Dispute resolution involves a series of decisions: Which lawyer
does the party engage? Which barrister? In which forum should the
claim be brought? Which witnesses should be called? And so the list
goes on. Whilst managing a dispute is very different from the
decision to build a new factory, or enter a new market, ultimately
entering into a dispute (or deciding whether to defend one’s
position) involves a number of strategic and tactical choices and
is essentially an investment decision: how much time, money and
effort am I prepared to invest to seek redress?
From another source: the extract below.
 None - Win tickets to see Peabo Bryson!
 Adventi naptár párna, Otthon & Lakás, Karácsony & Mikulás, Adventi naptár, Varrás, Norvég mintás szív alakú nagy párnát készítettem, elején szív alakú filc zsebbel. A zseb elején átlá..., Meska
Whilst disputes are fundamentally a series of investment
decisions, the logic behind those decisions is often cloaked in and
clouded by ego and emotion.

In addition to the ego and emotion of the parties to the
dispute, it is important to remember that solicitors, barristers
and other professionals can also bring their egos and emotions into
the process. Even when ego and emotion are kept in check – and
despite all the talk of “early case assessment”- rarely
is a robust framework used to help structure these decisions and
communicate changes over time.

Decision trees are one tool that can provide such a framework
and structure.

What is a decision tree?

Decision trees are easy to follow, easily understood flow-chart
like diagrams which set out a visual, logical representation of the
possible outcomes of a series of related issues and decisions.
Their use as a decision-making tool in planning strategy makes them
ideal for use in dispute resolution.

The first question of the tree is the “root” or
“root node”, from which lines are drawn to represent each
potential option. If each option leads to a further question or
decision, then each option leads to an ‘internal node”,
until each choice or outcome has been considered, and culminates in
a final outcome or “leaf node”.


Decision trees in disputes

The first step in managing a dispute process is the
identification of the key issues driving the final outcome,
normally in terms of quantum. A great deal of value can be obtained
from this process alone: lawyers and clients need to have a
realistic assessment of the amount of money at stake at an early
stage of the process. Once each decision point and every potential
outcome has been identified and recorded, the likelihood and value
of each different event need to be estimated.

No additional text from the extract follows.